▶ _Data entries_:

..............................

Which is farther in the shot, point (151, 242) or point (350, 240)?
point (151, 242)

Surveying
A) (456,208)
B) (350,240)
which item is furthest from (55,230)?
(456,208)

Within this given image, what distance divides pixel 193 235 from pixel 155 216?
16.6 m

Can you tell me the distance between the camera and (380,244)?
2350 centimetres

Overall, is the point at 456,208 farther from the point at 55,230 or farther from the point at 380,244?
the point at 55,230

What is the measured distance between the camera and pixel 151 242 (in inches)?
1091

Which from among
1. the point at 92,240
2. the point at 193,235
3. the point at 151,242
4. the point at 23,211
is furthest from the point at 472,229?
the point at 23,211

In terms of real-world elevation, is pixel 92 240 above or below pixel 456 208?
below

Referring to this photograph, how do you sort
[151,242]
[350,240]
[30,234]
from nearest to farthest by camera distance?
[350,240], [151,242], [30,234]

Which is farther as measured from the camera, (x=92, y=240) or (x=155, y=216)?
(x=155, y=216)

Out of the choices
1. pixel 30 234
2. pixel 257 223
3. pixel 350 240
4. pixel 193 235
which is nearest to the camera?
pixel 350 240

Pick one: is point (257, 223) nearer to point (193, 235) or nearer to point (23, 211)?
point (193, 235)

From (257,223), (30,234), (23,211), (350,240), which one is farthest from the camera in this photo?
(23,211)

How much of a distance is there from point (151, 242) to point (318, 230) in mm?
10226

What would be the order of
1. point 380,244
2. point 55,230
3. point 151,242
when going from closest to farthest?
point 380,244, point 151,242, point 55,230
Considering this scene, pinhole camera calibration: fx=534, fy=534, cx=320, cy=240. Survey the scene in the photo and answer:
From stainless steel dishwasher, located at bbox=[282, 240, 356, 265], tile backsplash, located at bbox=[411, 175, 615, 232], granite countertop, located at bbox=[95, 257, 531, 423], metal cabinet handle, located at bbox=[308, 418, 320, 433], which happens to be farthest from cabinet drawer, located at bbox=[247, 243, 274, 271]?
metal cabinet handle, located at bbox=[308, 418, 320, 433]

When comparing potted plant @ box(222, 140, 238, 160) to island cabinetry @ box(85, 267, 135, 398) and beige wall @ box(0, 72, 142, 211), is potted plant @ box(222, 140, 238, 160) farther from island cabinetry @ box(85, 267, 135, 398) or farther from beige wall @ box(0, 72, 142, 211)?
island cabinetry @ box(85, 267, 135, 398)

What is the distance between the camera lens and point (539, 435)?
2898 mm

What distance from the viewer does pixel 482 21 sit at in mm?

..............................

▶ _Work to be completed_: Arrange all of the items above as a numbered list, omitting any blank lines.

▶ _The solution_:
1. Which is farther in the shot, point (151, 242) or point (350, 240)?
2. point (151, 242)
3. Surveying
4. A) (456,208)
5. B) (350,240)
6. which item is furthest from (55,230)?
7. (456,208)
8. Within this given image, what distance divides pixel 193 235 from pixel 155 216?
9. 16.6 m
10. Can you tell me the distance between the camera and (380,244)?
11. 2350 centimetres
12. Overall, is the point at 456,208 farther from the point at 55,230 or farther from the point at 380,244?
13. the point at 55,230
14. What is the measured distance between the camera and pixel 151 242 (in inches)?
15. 1091
16. Which from among
17. 1. the point at 92,240
18. 2. the point at 193,235
19. 3. the point at 151,242
20. 4. the point at 23,211
21. is furthest from the point at 472,229?
22. the point at 23,211
23. In terms of real-world elevation, is pixel 92 240 above or below pixel 456 208?
24. below
25. Referring to this photograph, how do you sort
26. [151,242]
27. [350,240]
28. [30,234]
29. from nearest to farthest by camera distance?
30. [350,240], [151,242], [30,234]
31. Which is farther as measured from the camera, (x=92, y=240) or (x=155, y=216)?
32. (x=155, y=216)
33. Out of the choices
34. 1. pixel 30 234
35. 2. pixel 257 223
36. 3. pixel 350 240
37. 4. pixel 193 235
38. which is nearest to the camera?
39. pixel 350 240
40. Pick one: is point (257, 223) nearer to point (193, 235) or nearer to point (23, 211)?
41. point (193, 235)
42. From (257,223), (30,234), (23,211), (350,240), which one is farthest from the camera in this photo?
43. (23,211)
44. How much of a distance is there from point (151, 242) to point (318, 230) in mm?
45. 10226
46. What would be the order of
47. 1. point 380,244
48. 2. point 55,230
49. 3. point 151,242
50. when going from closest to farthest?
51. point 380,244, point 151,242, point 55,230
52. Considering this scene, pinhole camera calibration: fx=534, fy=534, cx=320, cy=240. Survey the scene in the photo and answer:
53. From stainless steel dishwasher, located at bbox=[282, 240, 356, 265], tile backsplash, located at bbox=[411, 175, 615, 232], granite countertop, located at bbox=[95, 257, 531, 423], metal cabinet handle, located at bbox=[308, 418, 320, 433], which happens to be farthest from cabinet drawer, located at bbox=[247, 243, 274, 271]?
54. metal cabinet handle, located at bbox=[308, 418, 320, 433]
55. When comparing potted plant @ box(222, 140, 238, 160) to island cabinetry @ box(85, 267, 135, 398) and beige wall @ box(0, 72, 142, 211), is potted plant @ box(222, 140, 238, 160) farther from island cabinetry @ box(85, 267, 135, 398) or farther from beige wall @ box(0, 72, 142, 211)?
56. island cabinetry @ box(85, 267, 135, 398)
57. What is the distance between the camera lens and point (539, 435)?
58. 2898 mm
59. What distance from the viewer does pixel 482 21 sit at in mm?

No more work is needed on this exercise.